Work to be completed: Quote the lines of the data below verbatim, beginning at the line that contains "Order the items" and ending at the last line, both included, and excluding pictures.

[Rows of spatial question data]
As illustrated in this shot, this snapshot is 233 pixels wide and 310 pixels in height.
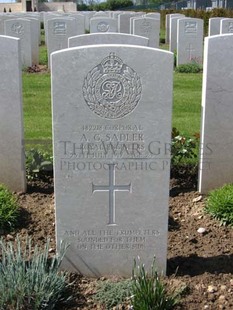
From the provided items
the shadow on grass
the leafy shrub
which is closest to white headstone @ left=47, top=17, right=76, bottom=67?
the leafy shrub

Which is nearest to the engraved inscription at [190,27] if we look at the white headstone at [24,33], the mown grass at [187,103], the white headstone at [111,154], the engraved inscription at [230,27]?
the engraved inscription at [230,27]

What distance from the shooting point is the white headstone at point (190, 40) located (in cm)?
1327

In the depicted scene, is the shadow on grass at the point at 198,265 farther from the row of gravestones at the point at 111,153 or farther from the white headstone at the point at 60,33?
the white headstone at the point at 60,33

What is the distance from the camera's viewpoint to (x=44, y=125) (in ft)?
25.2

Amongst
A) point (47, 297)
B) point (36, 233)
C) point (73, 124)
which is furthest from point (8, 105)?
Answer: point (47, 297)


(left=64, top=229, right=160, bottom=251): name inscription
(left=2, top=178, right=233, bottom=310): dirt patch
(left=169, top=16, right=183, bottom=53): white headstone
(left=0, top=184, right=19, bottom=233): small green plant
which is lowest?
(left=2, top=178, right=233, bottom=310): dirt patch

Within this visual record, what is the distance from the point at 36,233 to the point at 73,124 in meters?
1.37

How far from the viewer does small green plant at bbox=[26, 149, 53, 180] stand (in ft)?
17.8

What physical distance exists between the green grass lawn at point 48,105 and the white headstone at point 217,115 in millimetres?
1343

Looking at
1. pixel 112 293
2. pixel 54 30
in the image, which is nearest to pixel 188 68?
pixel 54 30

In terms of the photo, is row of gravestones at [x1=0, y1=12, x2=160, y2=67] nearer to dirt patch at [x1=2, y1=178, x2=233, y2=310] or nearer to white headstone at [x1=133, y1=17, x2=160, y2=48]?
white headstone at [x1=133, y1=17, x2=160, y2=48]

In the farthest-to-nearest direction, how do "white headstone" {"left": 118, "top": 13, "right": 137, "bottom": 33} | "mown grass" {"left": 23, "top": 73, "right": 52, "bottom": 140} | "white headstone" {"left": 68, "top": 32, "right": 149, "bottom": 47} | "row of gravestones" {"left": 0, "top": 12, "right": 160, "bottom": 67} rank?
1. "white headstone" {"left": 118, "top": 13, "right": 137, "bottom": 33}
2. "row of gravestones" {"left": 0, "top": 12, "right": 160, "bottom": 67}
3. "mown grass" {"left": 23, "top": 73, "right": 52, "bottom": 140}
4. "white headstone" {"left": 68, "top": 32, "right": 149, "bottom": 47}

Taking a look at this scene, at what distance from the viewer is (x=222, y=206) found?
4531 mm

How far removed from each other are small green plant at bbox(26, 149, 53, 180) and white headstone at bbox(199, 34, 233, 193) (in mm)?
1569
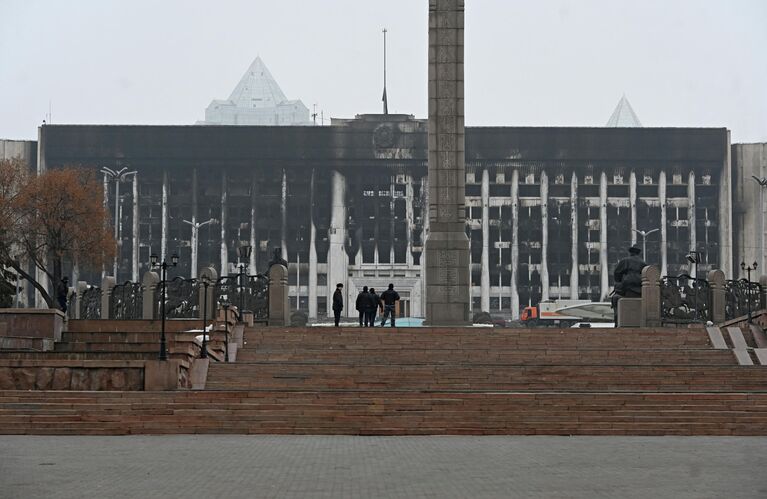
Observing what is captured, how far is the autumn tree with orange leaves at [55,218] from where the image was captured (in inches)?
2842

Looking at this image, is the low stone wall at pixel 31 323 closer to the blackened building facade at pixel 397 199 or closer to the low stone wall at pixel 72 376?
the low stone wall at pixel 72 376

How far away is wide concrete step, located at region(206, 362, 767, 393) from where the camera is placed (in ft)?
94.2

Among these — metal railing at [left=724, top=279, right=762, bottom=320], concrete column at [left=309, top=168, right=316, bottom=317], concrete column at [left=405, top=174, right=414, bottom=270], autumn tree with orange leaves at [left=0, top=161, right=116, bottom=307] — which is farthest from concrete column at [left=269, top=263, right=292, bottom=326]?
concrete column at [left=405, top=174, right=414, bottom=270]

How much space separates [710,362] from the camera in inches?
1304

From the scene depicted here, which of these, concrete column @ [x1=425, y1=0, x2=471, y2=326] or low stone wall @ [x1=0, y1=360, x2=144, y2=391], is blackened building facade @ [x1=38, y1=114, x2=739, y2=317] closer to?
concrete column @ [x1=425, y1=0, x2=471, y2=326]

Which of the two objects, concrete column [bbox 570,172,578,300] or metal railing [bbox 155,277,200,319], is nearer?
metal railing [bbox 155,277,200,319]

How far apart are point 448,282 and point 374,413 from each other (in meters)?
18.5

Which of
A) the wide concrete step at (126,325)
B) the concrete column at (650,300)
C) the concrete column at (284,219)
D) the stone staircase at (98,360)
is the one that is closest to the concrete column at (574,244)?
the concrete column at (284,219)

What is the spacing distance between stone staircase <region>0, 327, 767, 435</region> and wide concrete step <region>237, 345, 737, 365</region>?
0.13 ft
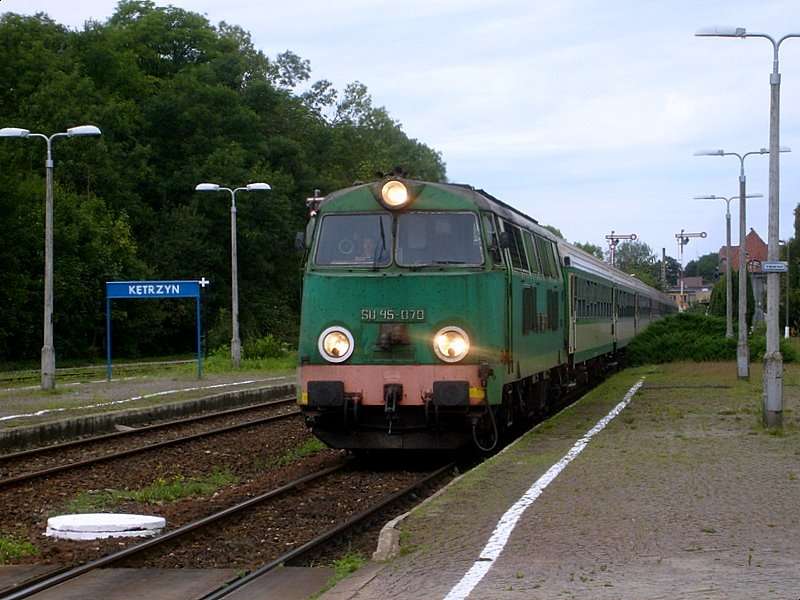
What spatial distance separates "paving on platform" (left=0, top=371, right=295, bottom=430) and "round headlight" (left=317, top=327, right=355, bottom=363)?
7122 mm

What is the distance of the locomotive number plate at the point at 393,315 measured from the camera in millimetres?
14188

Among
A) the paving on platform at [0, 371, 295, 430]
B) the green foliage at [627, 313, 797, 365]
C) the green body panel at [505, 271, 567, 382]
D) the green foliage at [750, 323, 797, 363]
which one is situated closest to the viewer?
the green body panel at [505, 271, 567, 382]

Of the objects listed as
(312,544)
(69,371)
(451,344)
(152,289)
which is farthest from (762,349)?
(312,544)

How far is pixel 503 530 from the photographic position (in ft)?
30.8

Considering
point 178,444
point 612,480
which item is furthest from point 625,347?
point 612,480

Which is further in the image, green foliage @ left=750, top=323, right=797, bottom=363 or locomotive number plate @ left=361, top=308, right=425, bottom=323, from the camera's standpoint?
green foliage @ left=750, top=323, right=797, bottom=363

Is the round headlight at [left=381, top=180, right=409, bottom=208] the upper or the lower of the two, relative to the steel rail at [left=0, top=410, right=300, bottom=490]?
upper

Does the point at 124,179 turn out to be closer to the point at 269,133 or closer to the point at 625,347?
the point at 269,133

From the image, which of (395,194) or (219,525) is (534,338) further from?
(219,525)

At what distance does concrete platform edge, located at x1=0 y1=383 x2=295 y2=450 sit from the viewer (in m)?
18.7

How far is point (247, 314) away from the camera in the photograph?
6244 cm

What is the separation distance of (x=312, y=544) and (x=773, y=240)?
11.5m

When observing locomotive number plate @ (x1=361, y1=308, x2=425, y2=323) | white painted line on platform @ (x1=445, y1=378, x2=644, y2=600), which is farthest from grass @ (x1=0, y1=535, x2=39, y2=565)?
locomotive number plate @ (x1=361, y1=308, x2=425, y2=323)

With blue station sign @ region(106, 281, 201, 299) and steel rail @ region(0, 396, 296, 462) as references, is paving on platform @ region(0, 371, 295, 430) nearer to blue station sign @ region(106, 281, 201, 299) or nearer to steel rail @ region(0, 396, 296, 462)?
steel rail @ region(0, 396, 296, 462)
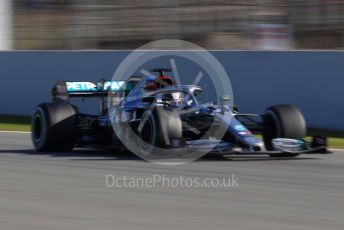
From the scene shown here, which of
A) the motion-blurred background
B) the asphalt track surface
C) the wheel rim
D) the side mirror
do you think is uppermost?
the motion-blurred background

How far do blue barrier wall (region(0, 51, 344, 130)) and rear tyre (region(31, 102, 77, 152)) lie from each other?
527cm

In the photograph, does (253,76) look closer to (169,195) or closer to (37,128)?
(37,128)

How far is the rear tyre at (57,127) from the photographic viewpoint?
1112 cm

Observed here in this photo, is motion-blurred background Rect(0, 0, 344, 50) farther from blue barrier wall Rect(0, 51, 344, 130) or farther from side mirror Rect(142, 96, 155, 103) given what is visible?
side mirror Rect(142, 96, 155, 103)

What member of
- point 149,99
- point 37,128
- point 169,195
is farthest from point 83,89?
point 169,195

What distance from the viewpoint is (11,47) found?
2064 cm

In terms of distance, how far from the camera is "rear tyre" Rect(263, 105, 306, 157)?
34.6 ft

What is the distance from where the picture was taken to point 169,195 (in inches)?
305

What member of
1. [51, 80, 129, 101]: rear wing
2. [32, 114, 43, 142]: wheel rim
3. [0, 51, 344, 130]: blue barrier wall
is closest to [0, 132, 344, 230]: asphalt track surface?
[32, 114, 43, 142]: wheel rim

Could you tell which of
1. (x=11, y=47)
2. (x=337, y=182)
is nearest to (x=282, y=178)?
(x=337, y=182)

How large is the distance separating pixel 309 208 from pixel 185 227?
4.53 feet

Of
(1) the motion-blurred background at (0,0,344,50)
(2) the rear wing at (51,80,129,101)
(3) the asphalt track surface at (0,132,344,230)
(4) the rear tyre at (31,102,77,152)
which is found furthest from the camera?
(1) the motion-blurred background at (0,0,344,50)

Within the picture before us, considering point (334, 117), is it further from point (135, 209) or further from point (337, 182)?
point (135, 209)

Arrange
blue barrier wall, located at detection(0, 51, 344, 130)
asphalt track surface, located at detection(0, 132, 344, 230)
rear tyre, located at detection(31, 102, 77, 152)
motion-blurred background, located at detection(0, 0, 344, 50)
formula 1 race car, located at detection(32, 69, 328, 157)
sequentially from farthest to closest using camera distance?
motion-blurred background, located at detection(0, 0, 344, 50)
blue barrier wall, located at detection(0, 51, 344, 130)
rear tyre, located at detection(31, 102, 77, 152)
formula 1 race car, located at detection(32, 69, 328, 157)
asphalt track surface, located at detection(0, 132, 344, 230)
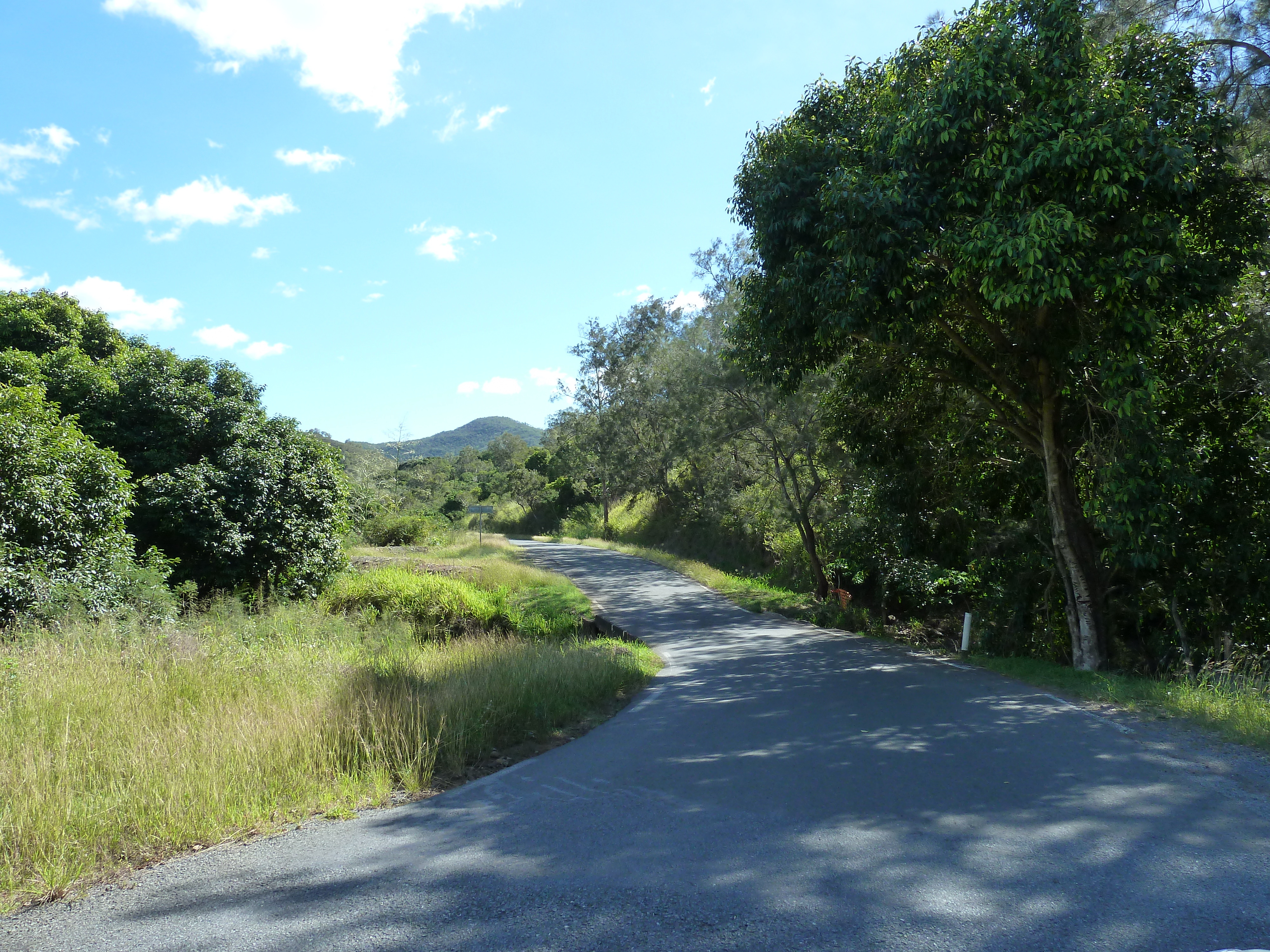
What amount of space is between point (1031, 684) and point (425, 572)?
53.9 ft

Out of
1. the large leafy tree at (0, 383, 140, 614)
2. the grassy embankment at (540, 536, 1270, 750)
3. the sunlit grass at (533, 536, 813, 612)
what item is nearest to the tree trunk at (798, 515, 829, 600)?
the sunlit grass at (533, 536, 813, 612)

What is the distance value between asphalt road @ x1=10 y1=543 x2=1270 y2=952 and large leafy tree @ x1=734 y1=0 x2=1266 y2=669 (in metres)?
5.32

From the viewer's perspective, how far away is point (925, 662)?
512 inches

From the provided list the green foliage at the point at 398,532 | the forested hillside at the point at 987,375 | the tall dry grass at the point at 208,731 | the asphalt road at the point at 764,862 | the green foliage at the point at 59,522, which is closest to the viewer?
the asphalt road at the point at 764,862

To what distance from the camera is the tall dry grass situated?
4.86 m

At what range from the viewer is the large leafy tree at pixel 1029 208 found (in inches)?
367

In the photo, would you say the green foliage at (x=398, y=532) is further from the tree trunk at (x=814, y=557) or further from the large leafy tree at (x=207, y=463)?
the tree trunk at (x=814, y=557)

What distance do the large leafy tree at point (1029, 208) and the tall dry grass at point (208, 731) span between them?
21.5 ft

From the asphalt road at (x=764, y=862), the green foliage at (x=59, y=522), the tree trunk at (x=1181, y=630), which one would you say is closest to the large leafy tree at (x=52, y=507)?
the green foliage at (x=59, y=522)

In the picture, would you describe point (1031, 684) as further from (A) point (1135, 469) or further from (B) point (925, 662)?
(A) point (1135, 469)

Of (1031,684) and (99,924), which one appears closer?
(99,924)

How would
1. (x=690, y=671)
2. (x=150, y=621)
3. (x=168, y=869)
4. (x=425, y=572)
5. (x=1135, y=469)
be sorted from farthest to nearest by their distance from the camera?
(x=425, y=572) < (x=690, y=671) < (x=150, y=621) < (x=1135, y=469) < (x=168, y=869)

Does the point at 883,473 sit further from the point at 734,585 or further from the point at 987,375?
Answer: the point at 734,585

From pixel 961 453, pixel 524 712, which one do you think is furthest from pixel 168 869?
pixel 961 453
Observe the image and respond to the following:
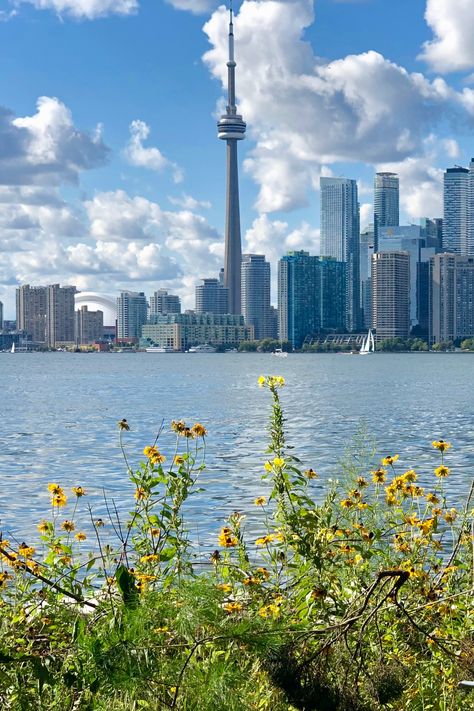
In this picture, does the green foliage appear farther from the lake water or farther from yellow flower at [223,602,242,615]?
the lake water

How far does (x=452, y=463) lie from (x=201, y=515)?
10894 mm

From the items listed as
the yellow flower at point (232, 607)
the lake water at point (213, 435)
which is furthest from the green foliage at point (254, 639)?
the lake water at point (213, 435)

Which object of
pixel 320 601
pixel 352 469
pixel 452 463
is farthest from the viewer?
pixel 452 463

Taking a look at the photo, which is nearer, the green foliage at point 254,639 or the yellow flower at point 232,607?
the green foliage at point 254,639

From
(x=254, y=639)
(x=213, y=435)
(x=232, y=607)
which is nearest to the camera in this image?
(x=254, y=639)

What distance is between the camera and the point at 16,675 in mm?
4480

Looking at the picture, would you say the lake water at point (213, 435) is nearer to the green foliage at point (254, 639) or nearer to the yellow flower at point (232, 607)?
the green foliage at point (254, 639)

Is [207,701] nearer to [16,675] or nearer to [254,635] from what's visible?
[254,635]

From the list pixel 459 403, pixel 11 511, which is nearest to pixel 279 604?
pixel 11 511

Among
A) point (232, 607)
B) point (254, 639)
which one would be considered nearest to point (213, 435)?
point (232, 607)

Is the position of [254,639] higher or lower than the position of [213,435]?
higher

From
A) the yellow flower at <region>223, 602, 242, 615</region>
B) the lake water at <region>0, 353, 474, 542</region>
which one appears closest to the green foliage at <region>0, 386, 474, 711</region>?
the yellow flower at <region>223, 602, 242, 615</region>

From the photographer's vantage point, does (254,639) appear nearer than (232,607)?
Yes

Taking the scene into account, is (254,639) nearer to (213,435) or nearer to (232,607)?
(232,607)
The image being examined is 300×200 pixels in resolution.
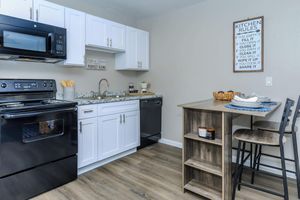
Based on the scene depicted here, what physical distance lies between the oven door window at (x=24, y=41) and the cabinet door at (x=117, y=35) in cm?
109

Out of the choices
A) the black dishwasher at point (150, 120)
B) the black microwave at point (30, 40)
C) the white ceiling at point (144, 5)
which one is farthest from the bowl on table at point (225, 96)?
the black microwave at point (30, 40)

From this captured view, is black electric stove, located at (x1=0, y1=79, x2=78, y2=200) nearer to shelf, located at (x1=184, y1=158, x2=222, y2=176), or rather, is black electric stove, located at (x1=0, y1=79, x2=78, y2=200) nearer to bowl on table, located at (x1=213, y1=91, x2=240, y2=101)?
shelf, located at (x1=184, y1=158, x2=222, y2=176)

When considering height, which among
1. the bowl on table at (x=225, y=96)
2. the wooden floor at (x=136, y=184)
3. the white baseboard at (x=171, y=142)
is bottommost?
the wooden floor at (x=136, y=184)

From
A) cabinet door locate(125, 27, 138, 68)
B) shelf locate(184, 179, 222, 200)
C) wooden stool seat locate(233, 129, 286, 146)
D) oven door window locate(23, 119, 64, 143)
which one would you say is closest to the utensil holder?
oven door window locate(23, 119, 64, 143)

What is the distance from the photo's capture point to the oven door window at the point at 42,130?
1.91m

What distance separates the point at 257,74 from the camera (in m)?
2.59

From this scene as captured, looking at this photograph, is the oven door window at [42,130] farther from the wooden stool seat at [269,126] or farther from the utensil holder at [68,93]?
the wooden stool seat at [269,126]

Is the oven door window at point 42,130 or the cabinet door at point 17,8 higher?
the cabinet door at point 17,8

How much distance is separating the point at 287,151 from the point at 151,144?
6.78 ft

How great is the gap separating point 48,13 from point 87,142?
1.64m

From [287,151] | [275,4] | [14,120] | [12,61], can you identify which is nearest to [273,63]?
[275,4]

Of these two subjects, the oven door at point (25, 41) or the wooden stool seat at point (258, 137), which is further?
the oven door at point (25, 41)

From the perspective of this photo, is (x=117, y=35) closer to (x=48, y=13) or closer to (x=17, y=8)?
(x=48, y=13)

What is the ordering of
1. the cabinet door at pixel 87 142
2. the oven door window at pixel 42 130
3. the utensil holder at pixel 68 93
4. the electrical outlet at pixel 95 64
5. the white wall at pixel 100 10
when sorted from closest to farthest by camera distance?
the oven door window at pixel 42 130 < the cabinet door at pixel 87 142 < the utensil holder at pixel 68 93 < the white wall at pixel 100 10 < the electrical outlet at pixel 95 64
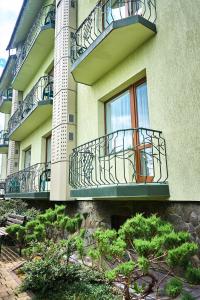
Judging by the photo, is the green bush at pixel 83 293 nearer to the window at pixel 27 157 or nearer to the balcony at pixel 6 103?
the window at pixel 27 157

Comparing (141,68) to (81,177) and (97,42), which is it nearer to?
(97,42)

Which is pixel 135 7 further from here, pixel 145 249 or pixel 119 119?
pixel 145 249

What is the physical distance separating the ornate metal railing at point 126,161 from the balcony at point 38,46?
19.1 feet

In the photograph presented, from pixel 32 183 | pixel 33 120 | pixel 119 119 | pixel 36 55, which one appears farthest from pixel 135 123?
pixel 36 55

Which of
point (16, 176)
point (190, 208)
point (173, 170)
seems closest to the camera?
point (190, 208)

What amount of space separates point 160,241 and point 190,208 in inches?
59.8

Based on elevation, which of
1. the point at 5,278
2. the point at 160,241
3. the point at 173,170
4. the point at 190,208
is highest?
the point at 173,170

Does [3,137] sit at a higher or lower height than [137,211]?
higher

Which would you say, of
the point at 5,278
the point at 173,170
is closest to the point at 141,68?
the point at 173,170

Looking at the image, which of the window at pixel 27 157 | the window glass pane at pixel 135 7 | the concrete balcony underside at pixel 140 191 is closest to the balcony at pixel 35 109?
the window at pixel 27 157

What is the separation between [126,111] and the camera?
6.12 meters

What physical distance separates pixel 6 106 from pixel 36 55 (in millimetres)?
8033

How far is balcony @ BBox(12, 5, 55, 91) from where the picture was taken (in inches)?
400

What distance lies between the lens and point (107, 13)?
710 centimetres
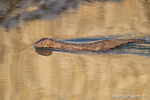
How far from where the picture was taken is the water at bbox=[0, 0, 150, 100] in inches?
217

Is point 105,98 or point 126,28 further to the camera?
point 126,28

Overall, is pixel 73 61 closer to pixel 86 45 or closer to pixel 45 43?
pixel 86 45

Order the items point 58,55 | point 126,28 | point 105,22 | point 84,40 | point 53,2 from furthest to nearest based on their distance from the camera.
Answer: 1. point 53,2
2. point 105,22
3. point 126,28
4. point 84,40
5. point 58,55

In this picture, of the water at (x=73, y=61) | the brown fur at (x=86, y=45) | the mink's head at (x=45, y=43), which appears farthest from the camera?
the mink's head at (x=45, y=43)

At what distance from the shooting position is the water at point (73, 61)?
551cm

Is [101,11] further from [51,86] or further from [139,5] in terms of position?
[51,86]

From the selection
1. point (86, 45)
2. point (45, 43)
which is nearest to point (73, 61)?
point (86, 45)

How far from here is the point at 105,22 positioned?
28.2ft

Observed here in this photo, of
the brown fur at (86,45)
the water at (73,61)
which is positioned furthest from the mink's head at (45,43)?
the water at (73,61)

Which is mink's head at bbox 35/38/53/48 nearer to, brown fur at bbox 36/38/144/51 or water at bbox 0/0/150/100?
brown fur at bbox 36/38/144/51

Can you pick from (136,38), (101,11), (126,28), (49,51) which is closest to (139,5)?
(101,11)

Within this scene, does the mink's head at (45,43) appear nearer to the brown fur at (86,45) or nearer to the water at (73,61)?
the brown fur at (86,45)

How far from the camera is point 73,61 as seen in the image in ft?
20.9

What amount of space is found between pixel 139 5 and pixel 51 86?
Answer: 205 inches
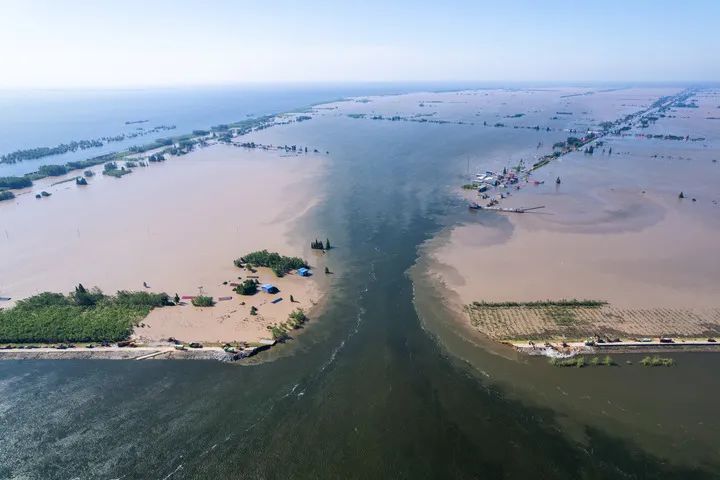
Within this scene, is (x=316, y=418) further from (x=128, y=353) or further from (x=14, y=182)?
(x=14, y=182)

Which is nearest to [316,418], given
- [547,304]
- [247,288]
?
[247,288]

Solution to this task:
Order the items point 58,55 | point 126,28 | point 105,22 | point 84,40 | point 53,2 from furthest to nearest based on their distance from the camera.
Answer: 1. point 53,2
2. point 105,22
3. point 126,28
4. point 84,40
5. point 58,55

In this picture, of the water at (x=73, y=61) | the brown fur at (x=86, y=45) | the mink's head at (x=45, y=43), which appears farthest from the camera?
the mink's head at (x=45, y=43)

At what distance from the shooting position is the water at point (73, 61)?
551cm

Is [101,11] further from [51,86] or further from [139,5] in terms of position?
[51,86]

From the selection
1. point (86, 45)
2. point (45, 43)
which is nearest to point (73, 61)?
point (86, 45)

How far from here is the point at 105,22 positioned?
28.2ft

Observed here in this photo, of
the brown fur at (86,45)
the water at (73,61)
which is positioned furthest from the mink's head at (45,43)?
the water at (73,61)

Which is mink's head at bbox 35/38/53/48 nearer to, brown fur at bbox 36/38/144/51 or water at bbox 0/0/150/100?
brown fur at bbox 36/38/144/51

Can you pick from (136,38), (101,11), (126,28), (49,51) which is closest to (139,5)?
(101,11)

Within this scene, does the mink's head at (45,43) appear nearer to the brown fur at (86,45) or nearer to the water at (73,61)?
the brown fur at (86,45)

How far from the camera is point 73,61 as seen in the image in ft?
20.9

What amount of space is found between pixel 139 5 and pixel 51 86?
Answer: 205 inches
Within this scene, is (x=316, y=418) further from (x=128, y=353) or further from (x=14, y=182)?
(x=14, y=182)

Which is nearest to [316,418], given
- [547,304]
- [247,288]
?
[247,288]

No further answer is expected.